Saturday, December 10, 2011

Margherita Hack on the size of our universe


For the original Italian version, go here.
Some Einsten's musings about this question.

Transcript


Science

Continuing our series with the eminent 90-year-old Italian astrophysicist Margherita Hack, Euronews asked whether she thought the universe was finite or infinite?

It could be infinite. We know that the universe is flat. It means it obeys Euclidean geometry.

If the universe were finite and closed like the surface of a sphere... obviously we couldn't be certain it's finite. But from the way in which light propagates and certain measures that could be taken on the structure observed in the early universe, you can deduce that our universe is flat.

But what does a flat universe mean? That it's infinite. It could be infinite as the Euclidean universe the one we study in geometry and high school.

But the concept of infinity is almost a philosophical concept. Not really. There's a practical example. Numbers. Numbers are infinite. So the concept of infinity is one very palpable when you think about numbers.

But numbers are something that have been created by man. Well, the universe is there and it's almost scary to think of it as something infinite. But if we think of something finite then what is there outside it? It seems to me even more difficult.

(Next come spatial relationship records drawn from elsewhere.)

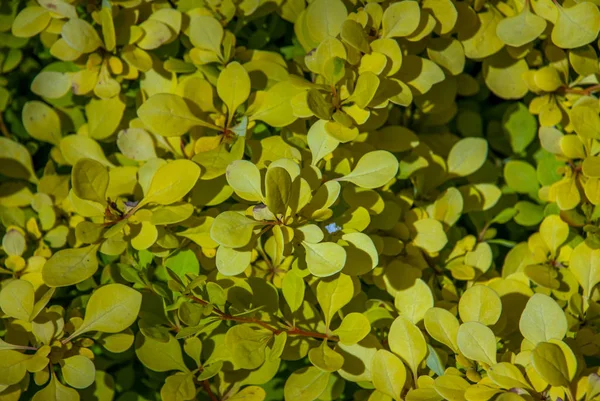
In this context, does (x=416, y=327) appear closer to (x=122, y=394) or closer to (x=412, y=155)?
(x=412, y=155)

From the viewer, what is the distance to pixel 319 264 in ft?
2.54

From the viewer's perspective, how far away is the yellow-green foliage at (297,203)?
80 centimetres

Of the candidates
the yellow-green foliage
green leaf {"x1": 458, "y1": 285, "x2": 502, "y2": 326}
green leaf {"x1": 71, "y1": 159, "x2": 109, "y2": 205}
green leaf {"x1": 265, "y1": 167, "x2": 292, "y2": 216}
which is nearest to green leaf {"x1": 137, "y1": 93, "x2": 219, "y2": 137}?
the yellow-green foliage

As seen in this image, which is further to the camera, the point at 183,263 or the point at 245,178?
the point at 183,263

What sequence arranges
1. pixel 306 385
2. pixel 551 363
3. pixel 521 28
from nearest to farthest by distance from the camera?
pixel 551 363 → pixel 306 385 → pixel 521 28

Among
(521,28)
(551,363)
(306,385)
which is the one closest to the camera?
(551,363)

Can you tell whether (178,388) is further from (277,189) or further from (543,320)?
(543,320)

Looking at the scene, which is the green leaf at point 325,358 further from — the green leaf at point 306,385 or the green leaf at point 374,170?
the green leaf at point 374,170

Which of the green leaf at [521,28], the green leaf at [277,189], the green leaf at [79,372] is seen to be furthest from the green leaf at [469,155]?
the green leaf at [79,372]

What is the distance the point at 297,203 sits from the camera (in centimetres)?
78

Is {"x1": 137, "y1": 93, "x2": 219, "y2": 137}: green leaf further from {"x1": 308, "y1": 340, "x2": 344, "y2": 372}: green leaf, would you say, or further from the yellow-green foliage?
{"x1": 308, "y1": 340, "x2": 344, "y2": 372}: green leaf

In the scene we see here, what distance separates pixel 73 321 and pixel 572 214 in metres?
0.76

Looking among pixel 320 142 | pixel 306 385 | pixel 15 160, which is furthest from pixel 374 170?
pixel 15 160

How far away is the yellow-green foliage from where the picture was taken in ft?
2.63
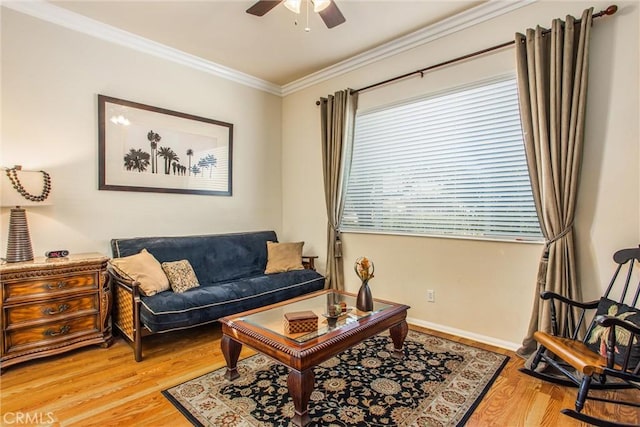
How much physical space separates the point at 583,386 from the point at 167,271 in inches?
123

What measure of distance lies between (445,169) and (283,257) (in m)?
2.03

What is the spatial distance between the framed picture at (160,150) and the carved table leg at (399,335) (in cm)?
260

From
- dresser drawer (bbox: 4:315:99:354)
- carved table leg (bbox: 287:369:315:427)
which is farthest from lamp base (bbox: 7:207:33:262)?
carved table leg (bbox: 287:369:315:427)

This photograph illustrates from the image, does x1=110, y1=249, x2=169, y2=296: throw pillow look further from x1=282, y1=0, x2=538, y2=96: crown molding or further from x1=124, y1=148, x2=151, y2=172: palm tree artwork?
x1=282, y1=0, x2=538, y2=96: crown molding

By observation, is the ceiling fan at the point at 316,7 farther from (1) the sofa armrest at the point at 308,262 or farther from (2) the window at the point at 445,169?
(1) the sofa armrest at the point at 308,262

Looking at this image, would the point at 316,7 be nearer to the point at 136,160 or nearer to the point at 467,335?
the point at 136,160

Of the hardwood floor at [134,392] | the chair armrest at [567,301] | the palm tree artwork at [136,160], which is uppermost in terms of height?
the palm tree artwork at [136,160]

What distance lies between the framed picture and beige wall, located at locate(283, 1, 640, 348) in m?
1.16

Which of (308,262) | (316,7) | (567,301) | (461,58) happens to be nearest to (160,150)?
(308,262)

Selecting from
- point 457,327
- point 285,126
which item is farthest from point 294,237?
point 457,327

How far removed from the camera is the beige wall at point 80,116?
2711 mm

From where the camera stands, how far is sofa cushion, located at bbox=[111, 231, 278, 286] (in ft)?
10.5

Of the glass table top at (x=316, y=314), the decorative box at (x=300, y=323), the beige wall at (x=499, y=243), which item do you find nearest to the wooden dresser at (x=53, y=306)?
the glass table top at (x=316, y=314)

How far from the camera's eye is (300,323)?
6.62ft
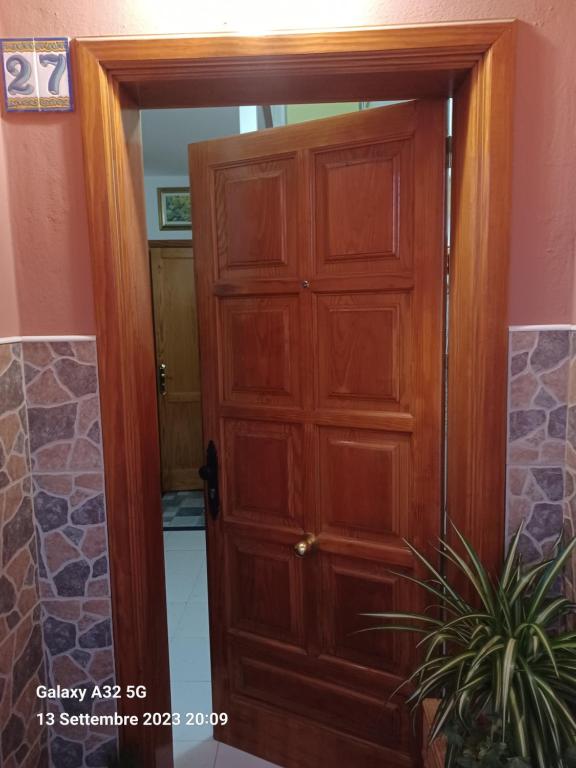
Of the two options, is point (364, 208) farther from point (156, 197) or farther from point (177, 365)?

I prefer much more the hypothesis of an infinite universe. It's always been there. It's always existed and it has no borders. We think of the universe as everything that exists, but it's a mistake we've made before that the earth was unique and the sun was the centre of the universe, that our galaxy was the center, which was unique. It might be that what we call the universe is just one of countless other universes. And so this could be yet another solution. What's
outside our universe? Other universes.